Let $p$ be a prime and let all variables be in $\Bbb{Z}_p$.
Then you can write the result of
if(i > 0)
k = (a + b)c;
(C code)
as a polynomial $k := i^{p-1} (a+b)c + (1 - i^{p-1}) k$ (notice $:=$ and not $=$). But what about
if (i > j)
k = (a + b)c;
?
If you try converting $i \gt j$ when your ordering on $\Bbb{Z}_p$ is $0, 1 \lt 2 \lt \dots \lt p-1 $, then we have that $i - j \gt 0 \not\implies i \gt j$, but the converse holds.
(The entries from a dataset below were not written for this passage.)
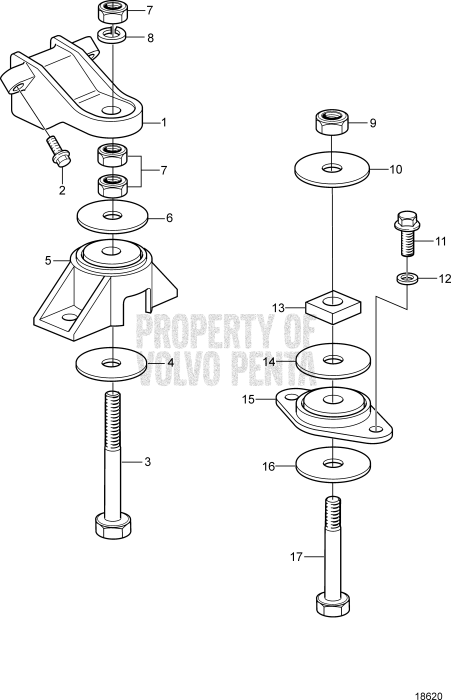 7
8
1
2
7
6
5
4
3
9
10
11
12
13
14
15
16
17
PROPERTY OF
VOLVO PENTA
18620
Then how can we construct a polynomial $F$ in $i,j,k,a,b,c$ such that $k := F(i,j,k,a,b,c)$ yields the same computation?
I bet there is one!!!
Any function $f$ from $\Bbb Z_p$ to $\Bbb Z_p$ can be written as a polynomial: by Fermat's little theorem, $$ f(i) = \sum_{t=0}^{p-1} f(t)\big( 1-(i-t)^{p-1} \big). $$ In your case, you want the answer to be $k$ when $0\le i\le j$ and $(a+b)c$ when $j<i\le p+1$; so the appropriate polynomial is $$ f(i) = k \sum_{t=0}^{j} \big( 1-(i-t)^{p-1} \big) + (a+b)c \sum_{t=j+1}^{p-1} \big( 1-(i-t)^{p-1} \big). $$ You can look for simpler expressions for this polynomial if you want; it's the unique polynomial of degree at most $p-1$ that does the trick.